Un point fort de Telegram en matière de confidentialité sont les options qui permettent de rester icognito lorsqu’on utilise l’application. On peut par exemple se créer un pseudo ou nom d’utilisateur pour éviter de donner son nom ou son numéro à d’autres membres. On peut aussi cacher les « vues » lorsqu’on lit un message pour ne pas en informer son expéditeur.

Mais en parralèle, l’application affiche notre numéro de téléphone de façon publique par défaut lorsqu’on se crée un compte, quelqu’un dans une discussion peut supprimer MES messages et l’intégralité de mes contacts, dont la majorité sont des inconnus ou en tout cas pas des proches, reçoivent une notification lorsque je me crée un compte.

Globalement, je n’ai pas assez de connaissances pour affirmer avec certitude que Telegram est plus ou moins sûre que WhatsApp, par exemple. Une chose est sûre, Telegram n’est pas plus sécurisée que les autres par défaut. Si je peux comprendre le choix de ce modèle hybride imparfait entre cloud et chiffrement E2E, je trouve dommage de laisser tant d’éléments à la charge de l’utilisateur.

Conclusion

Dans un monde idéal, j’utiliserais Telegram pour mes chaînes et mes groupes publics à la manière d’un réseau social et Signal pour mes échanges privés et professionnels. Mais il faut être réaliste et faire des choix.

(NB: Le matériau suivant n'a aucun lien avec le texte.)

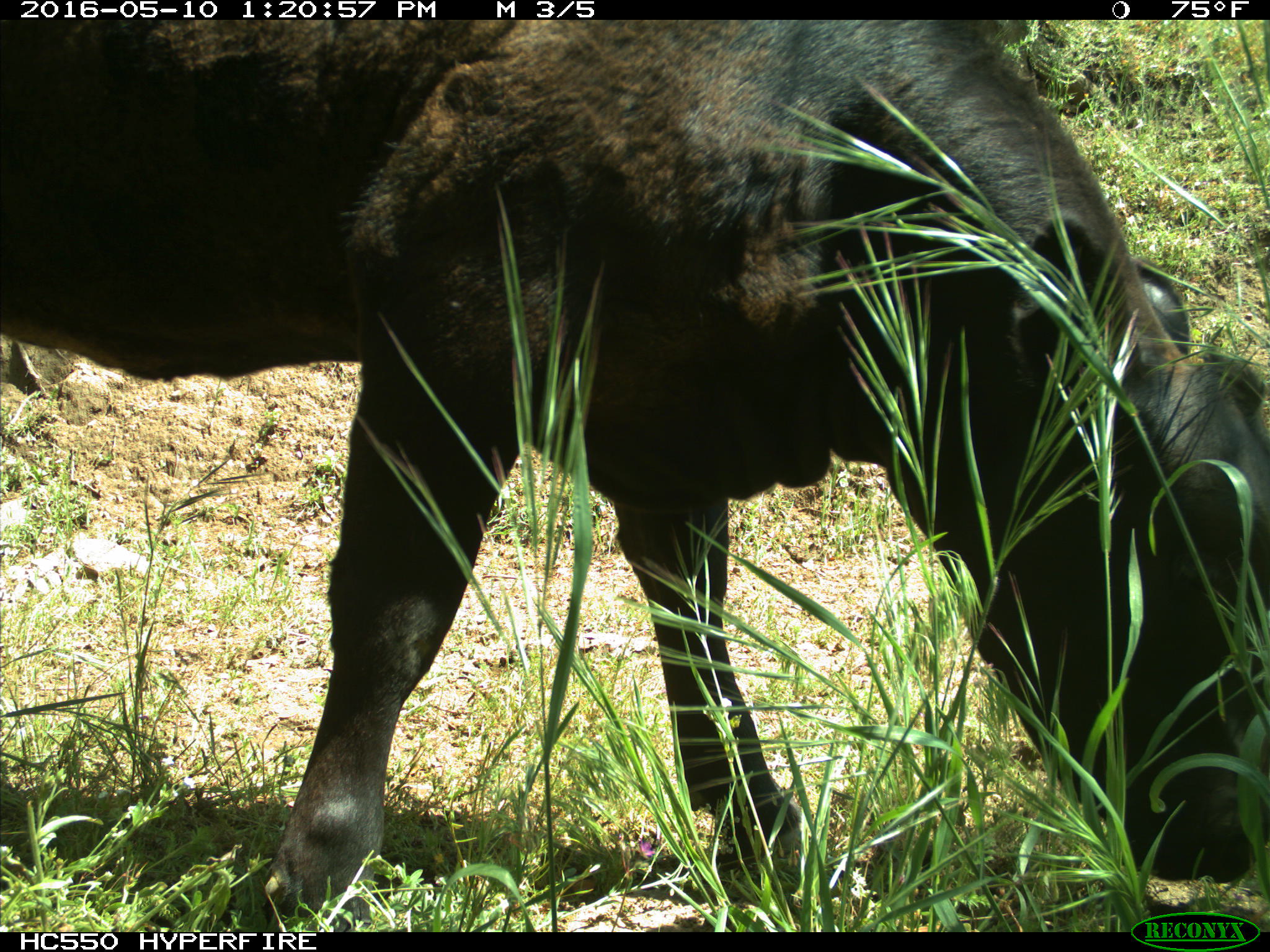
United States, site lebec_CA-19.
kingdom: Animalia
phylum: Chordata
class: Mammalia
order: Artiodactyla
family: Bovidae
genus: Bos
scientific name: Bos taurus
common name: domestic cow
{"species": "Bos taurus (domestic cow)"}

Comme toute application de messagerie qui n’est pas WhatsApp ni Facebook Messenger, Telegram a besoin d’être suffisamment mainstream et de brasser le plus large possible pour capter toujours plus d’utilisateurs. Une approche multi-fonction et universaliste qui, bien souvent, est incompatible avec l’impératif de sécurité. 

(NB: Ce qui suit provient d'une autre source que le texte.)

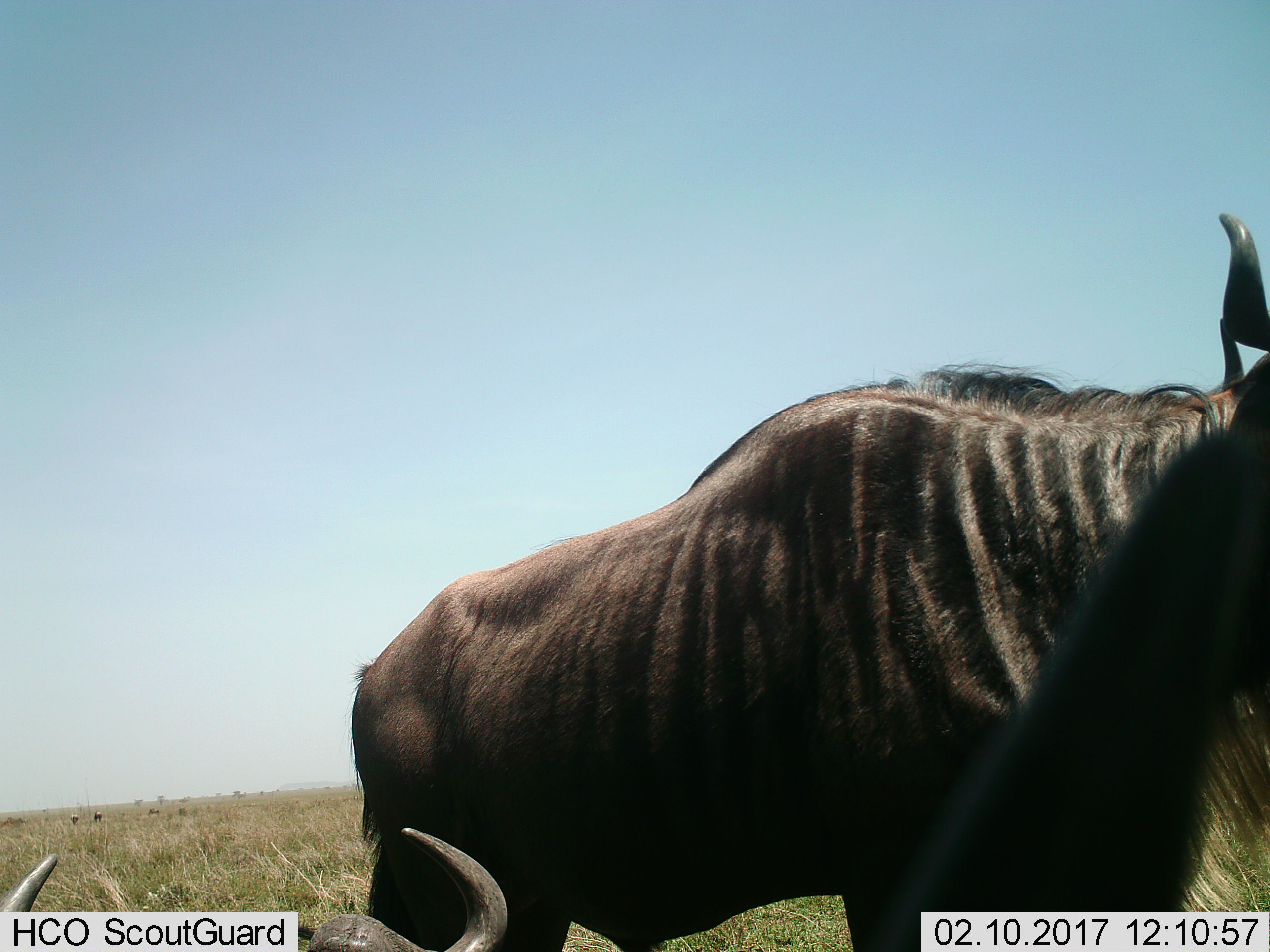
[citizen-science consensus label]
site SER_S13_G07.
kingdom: Animalia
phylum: Chordata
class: Mammalia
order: Artiodactyla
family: Bovidae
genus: Connochaetes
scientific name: Connochaetes taurinus taurinus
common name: blue wildebeest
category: wildebeestblue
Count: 2.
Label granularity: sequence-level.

Cela donne parfois lieu à des non-sens comme la fonction « Near by » permettant d’ajouter des contacts à proximité de sa position géolocalisée. Pour autant, à quoi bon utiliser une application ultra sécurisée si aucun de vos contacts ne vous suit? 

Je trouve l’équilibre fragile entretenu par Telegram assez convaincant. L’application est suffisamment accessible et versatile pour séduire les utilisateurs lambda, qui se fichent de leur confidentialité, tout en proposant un minimum syndical en matière de chiffrement et de confidentialité.

Dans tous les cas, Telegram a au moins le mérite de laisser à ses utilisateurs le choix. Et c’est déjà pas mal en ces temps où de nouvelles CGU au effets néfastes peuvent tomber comme un cheveu sur la soupe, non?